◆ **TASK STATEMENT**
Omit all images, then repeat exactly the lines below from the one containing "近代化探索专题复习教案" through the one containing "培养学生的历史思维和历史意识。", both ends included.

◆ **RECORDED DATA**
________
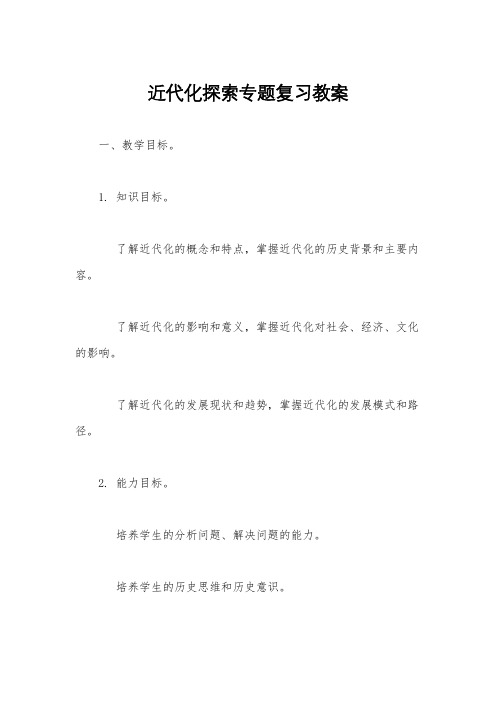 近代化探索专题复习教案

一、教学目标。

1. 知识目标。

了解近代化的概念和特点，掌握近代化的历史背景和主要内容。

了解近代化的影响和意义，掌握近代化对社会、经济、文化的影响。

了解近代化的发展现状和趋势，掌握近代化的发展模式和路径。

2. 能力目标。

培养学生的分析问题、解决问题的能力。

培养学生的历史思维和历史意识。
________
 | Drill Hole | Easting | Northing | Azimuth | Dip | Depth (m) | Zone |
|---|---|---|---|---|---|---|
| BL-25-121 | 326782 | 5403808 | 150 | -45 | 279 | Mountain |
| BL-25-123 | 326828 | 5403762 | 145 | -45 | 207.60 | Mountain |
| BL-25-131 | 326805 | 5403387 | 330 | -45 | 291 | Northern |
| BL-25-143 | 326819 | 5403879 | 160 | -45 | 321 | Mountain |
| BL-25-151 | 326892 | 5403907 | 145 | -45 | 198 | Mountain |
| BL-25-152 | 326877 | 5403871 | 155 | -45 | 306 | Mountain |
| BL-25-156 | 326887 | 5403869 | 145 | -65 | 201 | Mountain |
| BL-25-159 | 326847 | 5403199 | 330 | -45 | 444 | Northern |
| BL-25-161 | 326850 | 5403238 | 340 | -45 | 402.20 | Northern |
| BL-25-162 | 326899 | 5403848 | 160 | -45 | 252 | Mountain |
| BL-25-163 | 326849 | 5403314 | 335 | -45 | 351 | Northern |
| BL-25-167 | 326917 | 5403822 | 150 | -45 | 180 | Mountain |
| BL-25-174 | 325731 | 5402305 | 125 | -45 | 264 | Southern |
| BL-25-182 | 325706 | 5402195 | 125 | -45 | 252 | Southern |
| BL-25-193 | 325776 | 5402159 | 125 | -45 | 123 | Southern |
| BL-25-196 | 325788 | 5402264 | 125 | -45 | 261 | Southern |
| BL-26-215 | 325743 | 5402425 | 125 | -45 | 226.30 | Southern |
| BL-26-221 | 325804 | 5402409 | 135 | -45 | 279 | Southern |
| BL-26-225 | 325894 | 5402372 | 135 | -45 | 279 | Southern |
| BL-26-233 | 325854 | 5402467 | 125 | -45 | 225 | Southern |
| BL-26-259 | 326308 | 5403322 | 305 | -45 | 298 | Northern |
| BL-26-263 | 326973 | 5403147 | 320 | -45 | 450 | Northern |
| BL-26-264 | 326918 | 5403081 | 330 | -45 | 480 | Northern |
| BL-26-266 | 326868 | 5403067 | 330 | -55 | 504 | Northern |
________
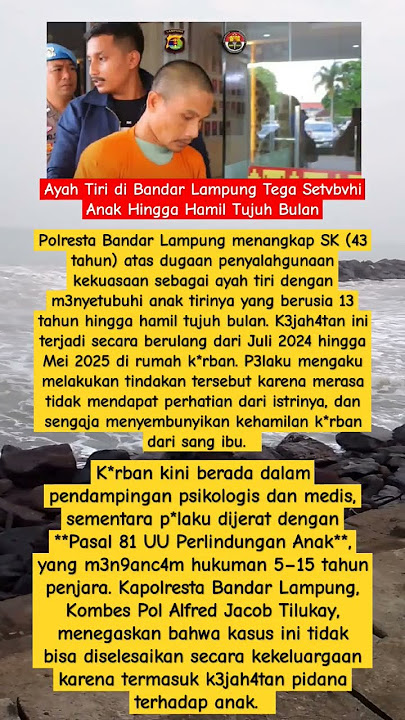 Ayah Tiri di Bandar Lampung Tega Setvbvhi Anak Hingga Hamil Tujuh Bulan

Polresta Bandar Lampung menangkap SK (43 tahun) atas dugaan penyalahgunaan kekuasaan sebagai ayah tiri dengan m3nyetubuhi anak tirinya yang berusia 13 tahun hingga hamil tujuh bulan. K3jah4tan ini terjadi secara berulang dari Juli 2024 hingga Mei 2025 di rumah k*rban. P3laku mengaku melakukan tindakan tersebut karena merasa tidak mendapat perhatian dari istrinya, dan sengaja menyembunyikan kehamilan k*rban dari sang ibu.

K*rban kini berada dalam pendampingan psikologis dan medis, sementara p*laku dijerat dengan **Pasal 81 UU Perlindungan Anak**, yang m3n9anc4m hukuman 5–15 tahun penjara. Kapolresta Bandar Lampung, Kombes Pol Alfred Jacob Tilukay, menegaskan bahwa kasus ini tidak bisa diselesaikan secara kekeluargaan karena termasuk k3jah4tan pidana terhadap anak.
________
◆ **EXERCISE SOLUTION**
 近代化探索专题复习教案

一、教学目标。

1. 知识目标。

了解近代化的概念和特点，掌握近代化的历史背景和主要内容。

了解近代化的影响和意义，掌握近代化对社会、经济、文化的影响。

了解近代化的发展现状和趋势，掌握近代化的发展模式和路径。

2. 能力目标。

培养学生的分析问题、解决问题的能力。

培养学生的历史思维和历史意识。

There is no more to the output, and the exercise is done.